DATA RECORDS:
┄┄┄┄┄┄┄┄┄┄┄┄┄┄┄┄┄┄┄┄

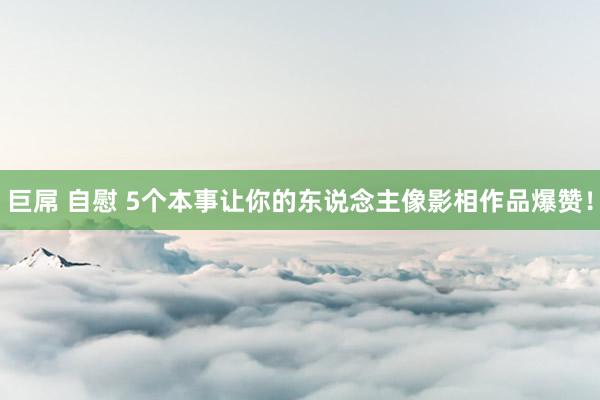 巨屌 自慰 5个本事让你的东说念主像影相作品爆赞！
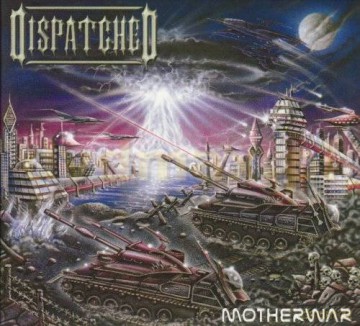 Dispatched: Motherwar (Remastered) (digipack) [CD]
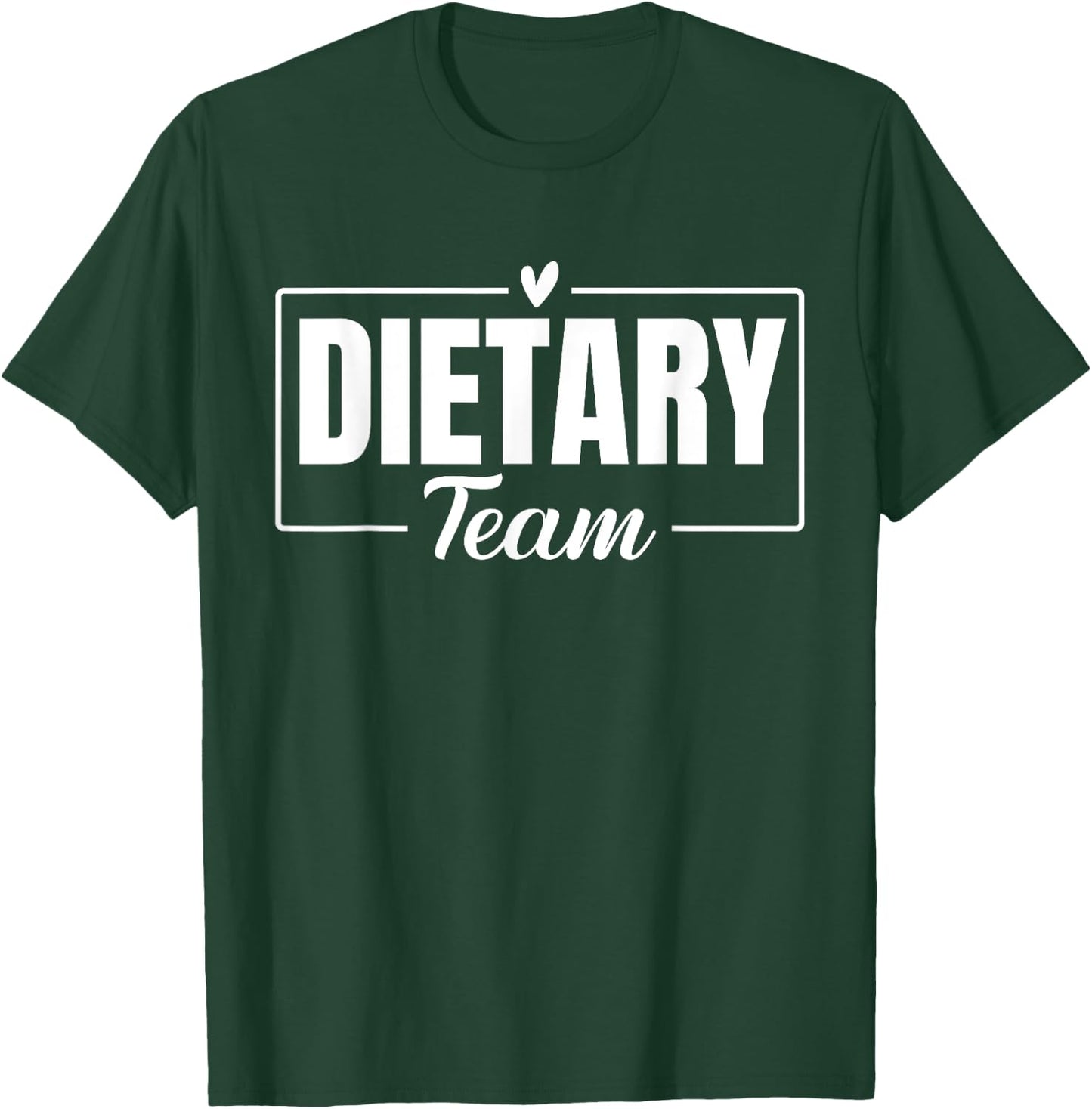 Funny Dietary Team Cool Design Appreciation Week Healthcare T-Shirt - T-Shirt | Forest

┄┄┄┄┄┄┄┄┄┄┄┄┄┄┄┄┄┄┄┄

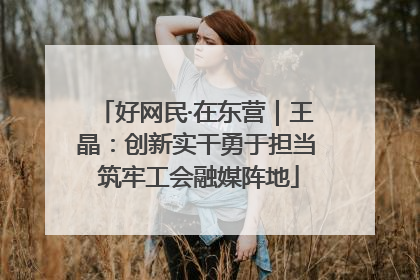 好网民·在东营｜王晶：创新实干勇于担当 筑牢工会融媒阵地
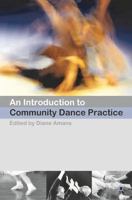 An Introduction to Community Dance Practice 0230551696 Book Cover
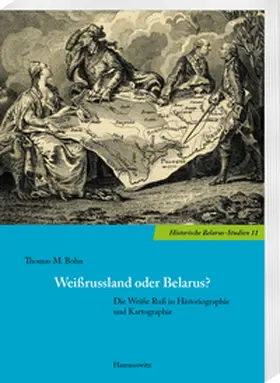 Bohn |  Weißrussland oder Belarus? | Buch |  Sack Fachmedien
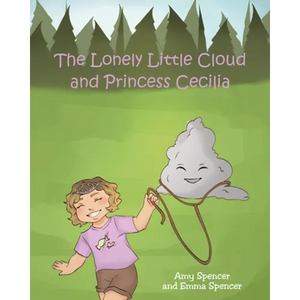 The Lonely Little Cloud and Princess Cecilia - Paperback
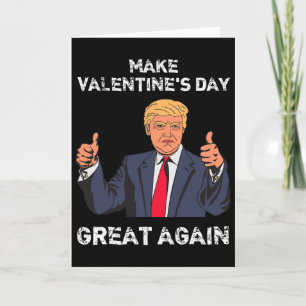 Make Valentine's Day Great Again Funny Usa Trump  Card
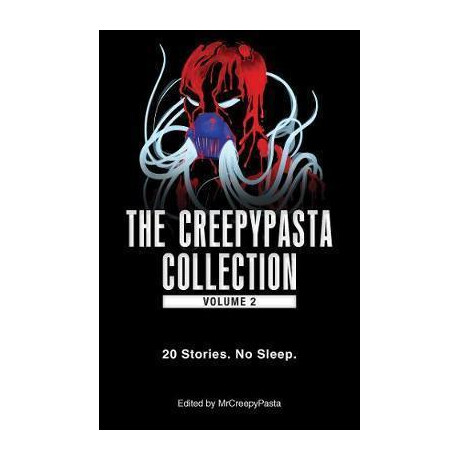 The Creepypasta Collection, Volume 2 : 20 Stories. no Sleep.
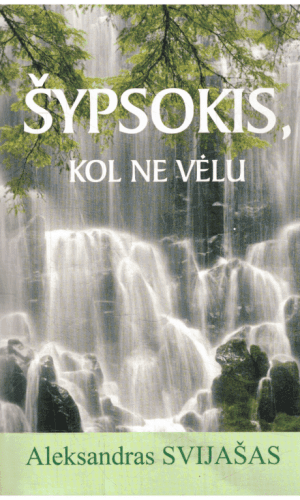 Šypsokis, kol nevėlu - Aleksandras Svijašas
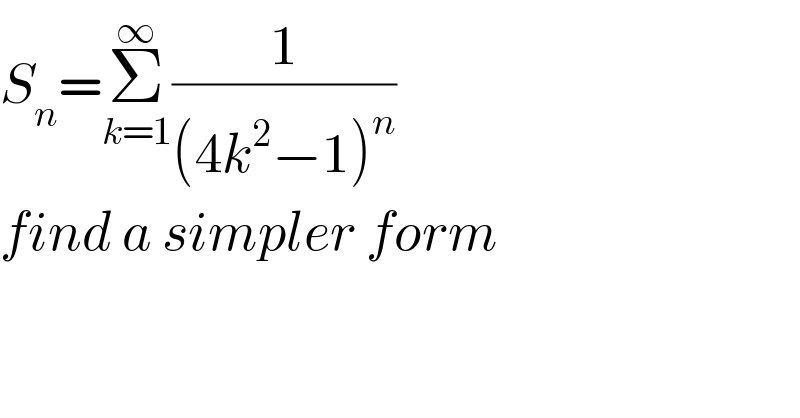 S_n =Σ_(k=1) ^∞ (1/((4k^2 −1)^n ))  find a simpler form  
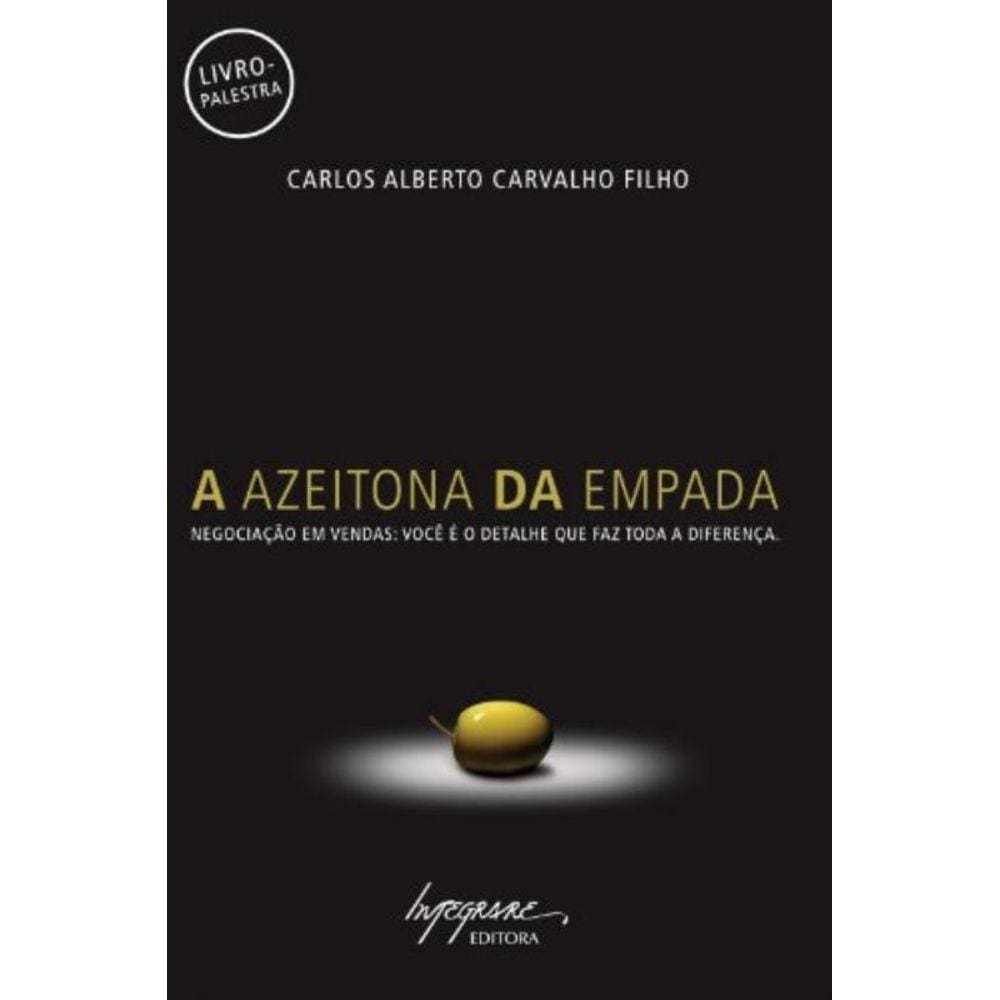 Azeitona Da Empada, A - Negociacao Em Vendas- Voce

┄┄┄┄┄┄┄┄┄┄┄┄┄┄┄┄┄┄┄┄

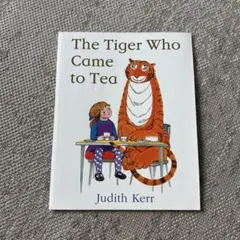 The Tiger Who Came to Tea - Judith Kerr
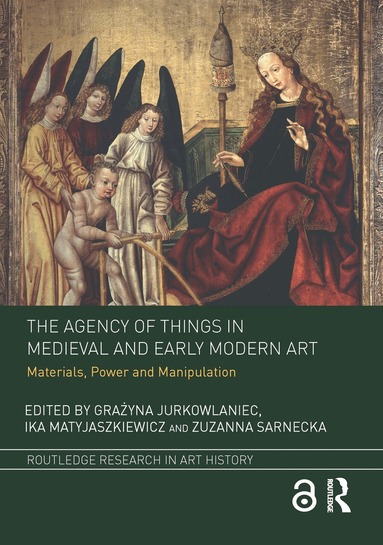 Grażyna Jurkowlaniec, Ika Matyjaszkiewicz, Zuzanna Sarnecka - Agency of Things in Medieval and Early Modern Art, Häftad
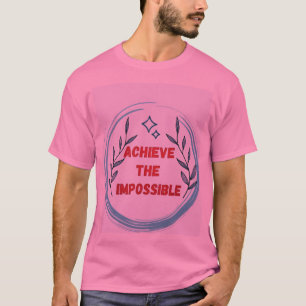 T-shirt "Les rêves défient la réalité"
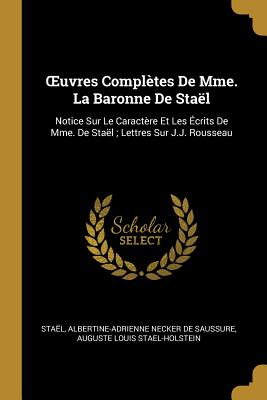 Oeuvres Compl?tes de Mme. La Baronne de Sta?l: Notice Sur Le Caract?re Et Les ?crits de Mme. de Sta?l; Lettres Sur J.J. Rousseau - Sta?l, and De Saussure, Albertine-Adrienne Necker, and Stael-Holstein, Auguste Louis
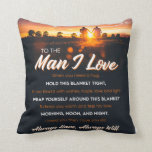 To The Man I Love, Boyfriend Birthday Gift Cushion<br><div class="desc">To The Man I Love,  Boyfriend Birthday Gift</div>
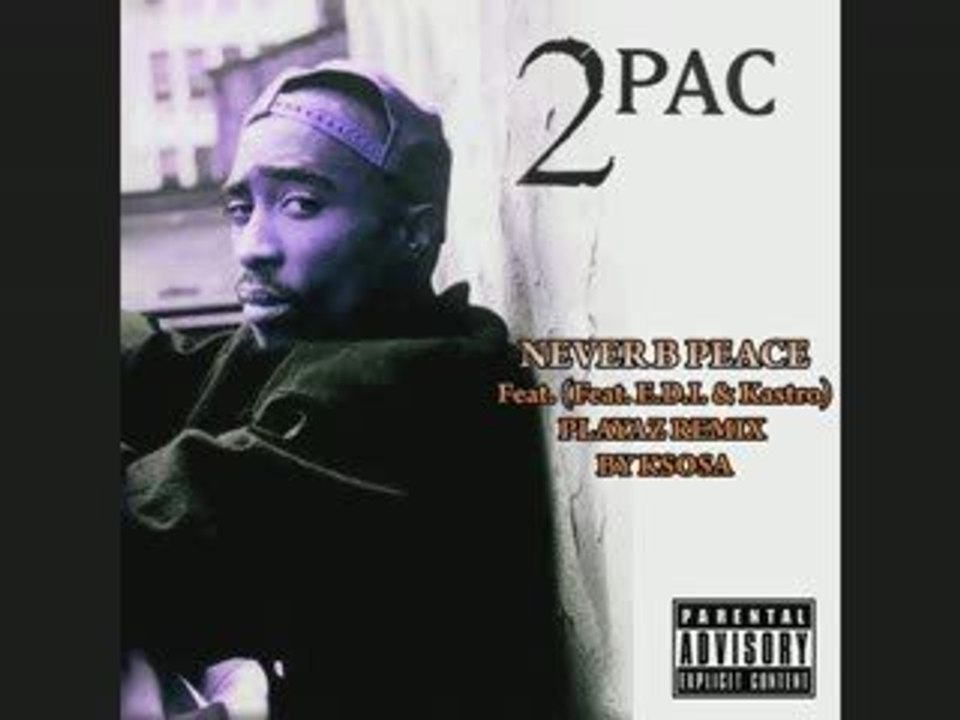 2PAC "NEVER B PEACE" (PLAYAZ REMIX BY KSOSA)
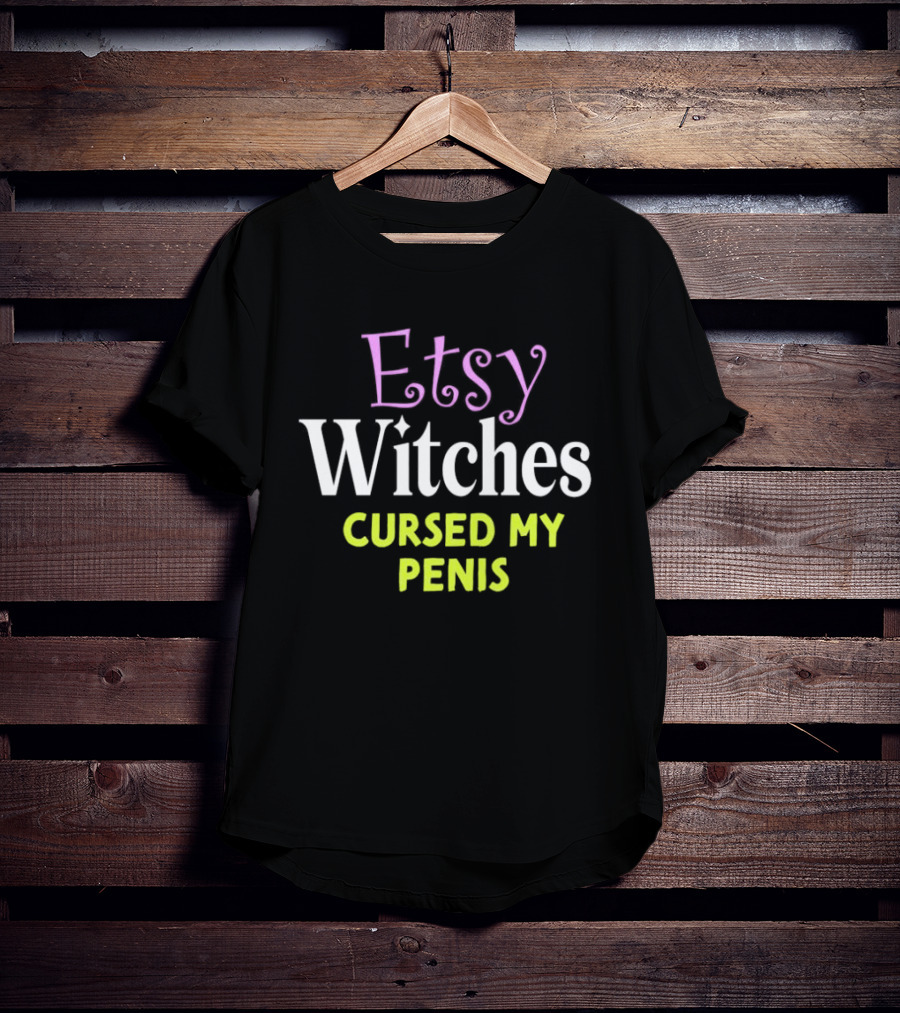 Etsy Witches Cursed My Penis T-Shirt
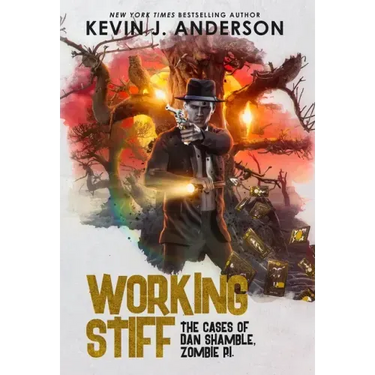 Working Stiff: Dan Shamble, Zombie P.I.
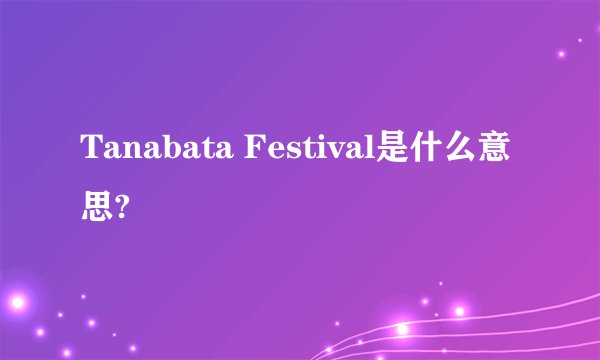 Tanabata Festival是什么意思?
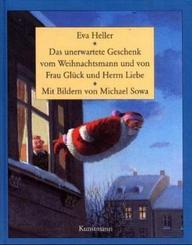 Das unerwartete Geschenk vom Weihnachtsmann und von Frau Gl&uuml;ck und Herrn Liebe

┄┄┄┄┄┄┄┄┄┄┄┄┄┄┄┄┄┄┄┄

ASSIGNED TASK:
Would you give again, exactly, the lines in the data above that run from the line containing "The Creepypasta Collection, Volume" to the line containing "Azeitona Da Empada, A"? Include both ends and no pictures.

RESPONSE TO THE EXERCISE:
 The Creepypasta Collection, Volume 2 : 20 Stories. no Sleep.
 Šypsokis, kol nevėlu - Aleksandras Svijašas
 S_n =Σ_(k=1) ^∞ (1/((4k^2 −1)^n ))  find a simpler form  
 Azeitona Da Empada, A - Negociacao Em Vendas- Voce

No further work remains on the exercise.